Wenn in der Schweiz die Löhne hingegen so zunehmen, wie es sich da und dort abzeichnet, dann könnten dieses und nächstes Jahr die markantesten Reallohnwellen seit einer halben Generation die Volkswirtschaft tränken. Denn der neue Gesamtarbeitsvertrag im Gastgewerbe, die Zusicherungen der grossen Detailhandelsketten, halbwegs gute Aussichten im Bankwesen und weiterhin sehr gute Trends für die Beschäftigten der Informationsbranche werden das Lohnniveau um 1,3 Prozent über die Inflation hinaus anheben, schätzt die UBS. Schon im laufenden Jahr dürften die Reallöhne um fast zwei Prozent zugenommen haben. Denn die Inflation machte ihnen rasch Platz, indem sie auf noch 0,6 Prozent fiel.

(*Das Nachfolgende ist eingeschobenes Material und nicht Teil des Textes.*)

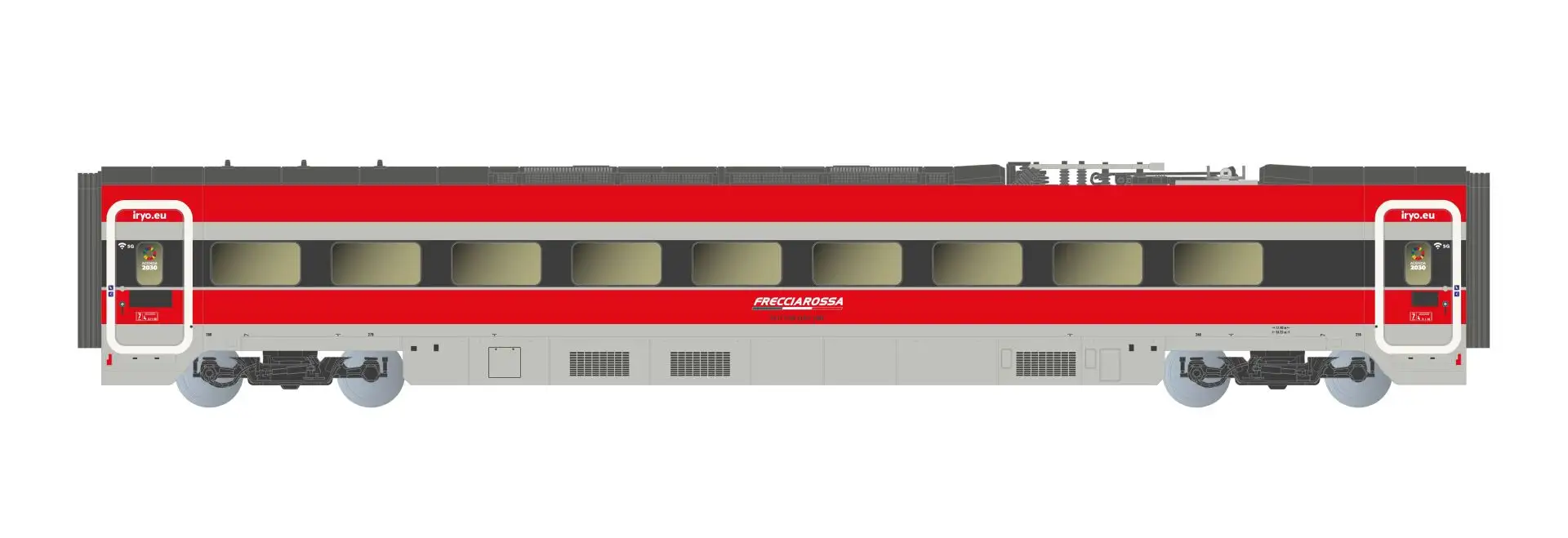 Kleine afbeelding van Arnold HN2622S
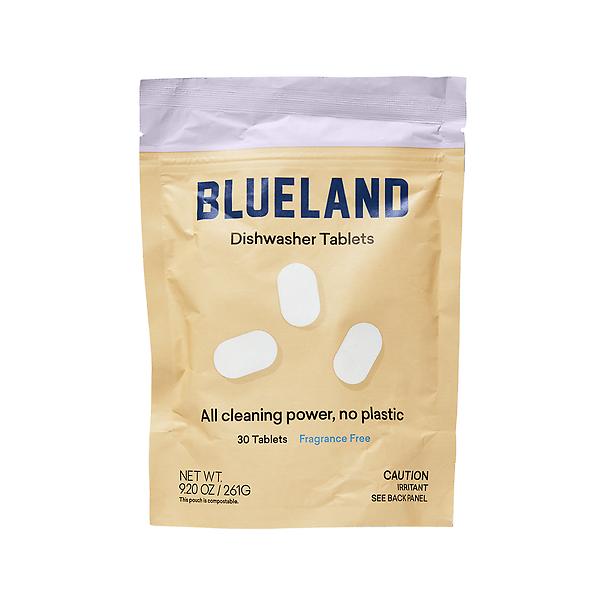 Blueland Dishwasher Tablets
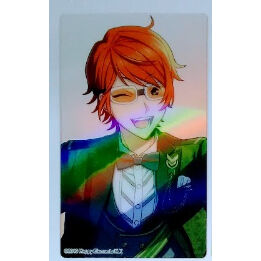 【エリオス】クリアカード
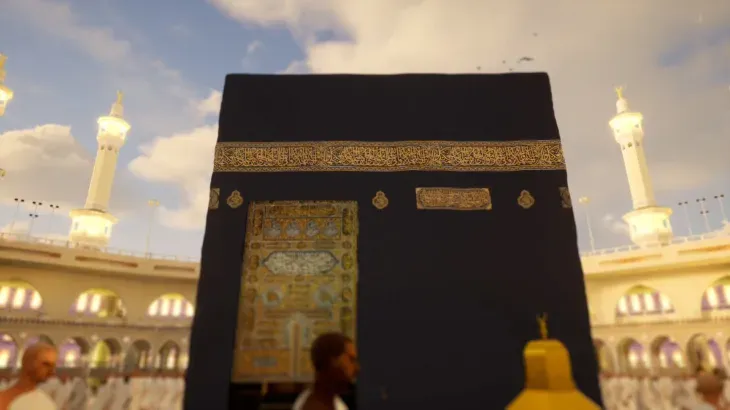 تعرف على شروط الحج الصحية لهذا العام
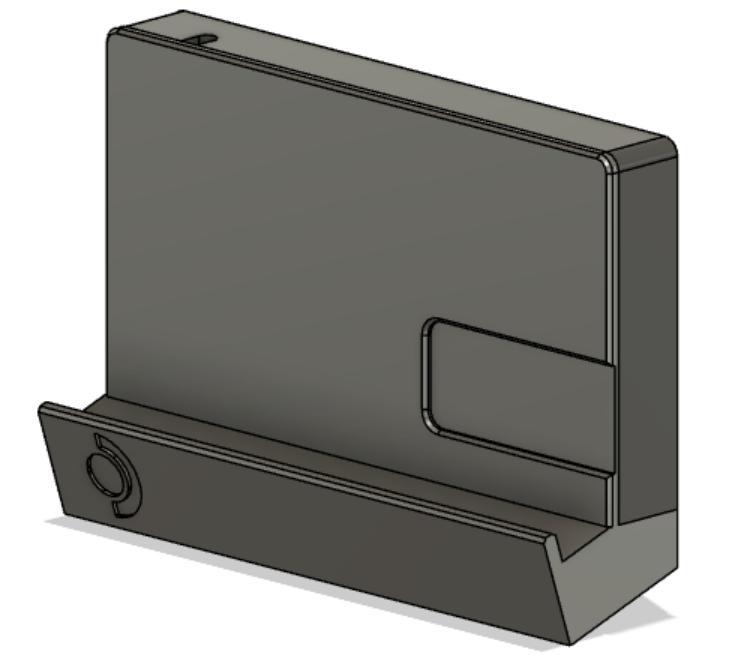 Steam Deck Docking Station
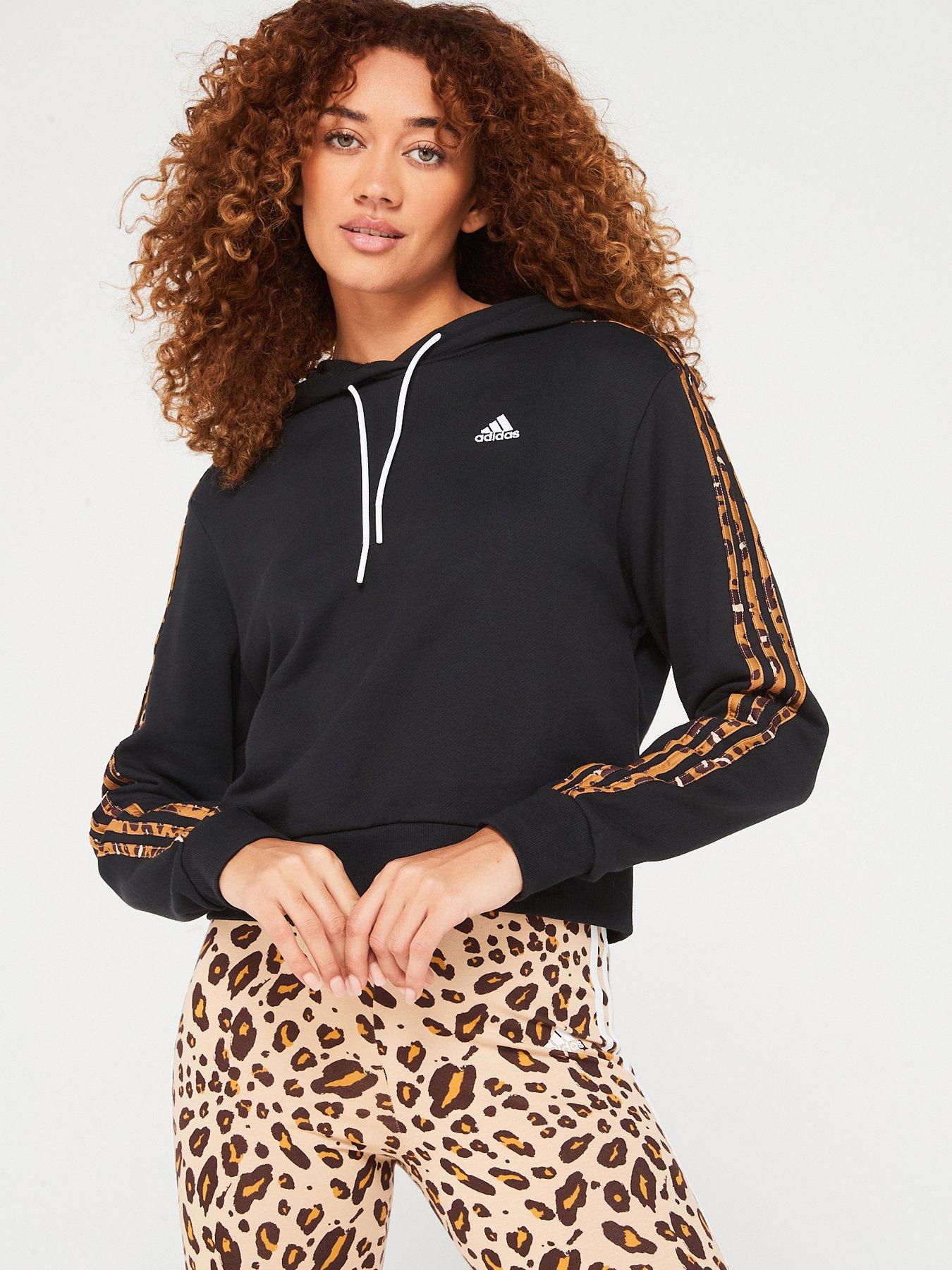 Women's Animal Print Sportswear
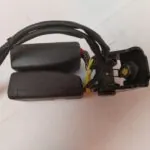 CINTURON SEGURIDAD TRASERO IZQUIERDO 117399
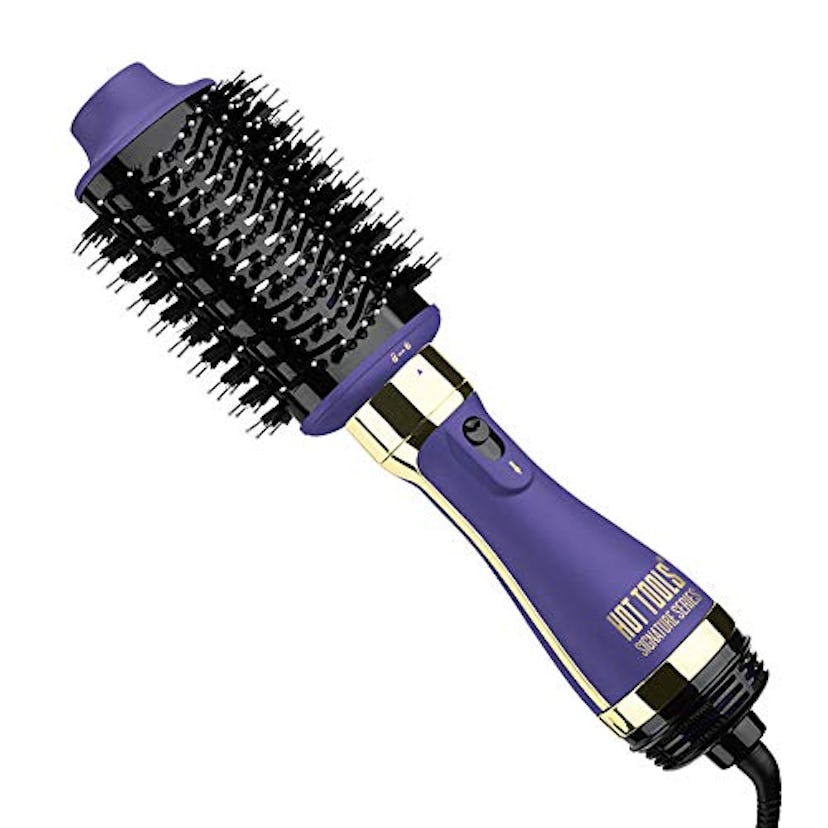 Hot Tools Volumizer and Hair Dryer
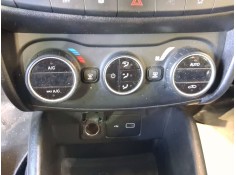 MANDO CLIMATIZADOR 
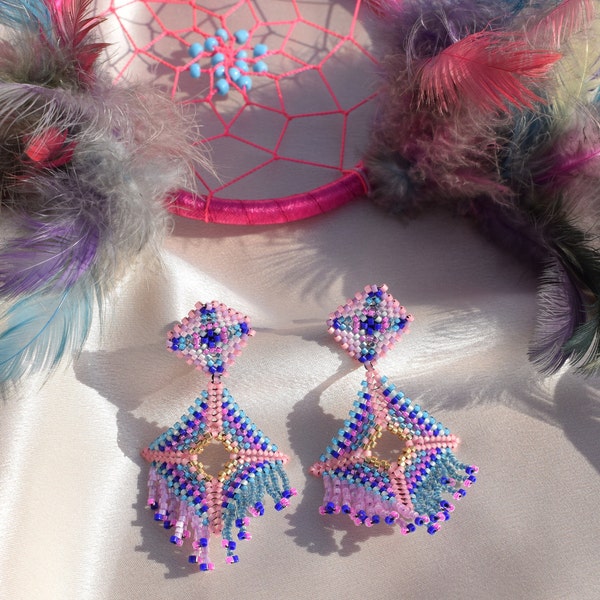 Boucles INDIE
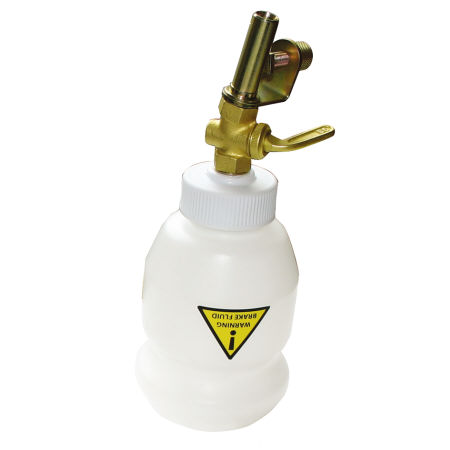 Auto Filler Unit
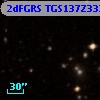 2dFGRS TGS137Z333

Trotz wankendem Konsumentenvertrauen wird dies die Konjunktur im nächsten Jahr gut untermauern. Allerdings könnten die besseren Löhne vor lauter Angst in den Sparstrumpf fliessen – in der Konsumentenumfrage vom Oktober meldeten viele Befragte, sie könnten «etwas Geld auf die Seite legen». Die Arbeitsmarktlage wird auf diesen Spartick einwirken. Vorderhand schlagen die gross gemeldeten Entlassungen, auch jene der Swissair, nicht zu Buche, und die höhere Kurzarbeit bildet keinen Flächenbrand, sondern konzentriert sich auf Appenzell und Zug – also auf Telekom-Zulieferer. Man muss hoffen, dass die Politiker im Bund mit der Boulevardpresse nicht wie bei der Swissair eine nationale Hysterie um Arbeitsplätze entfachen. Denn dieses böse Jahr hat gezeigt: Die dritte Stufe der Krise hat mit Psychologie zu tun – dem Vertrauen der Konsumenten.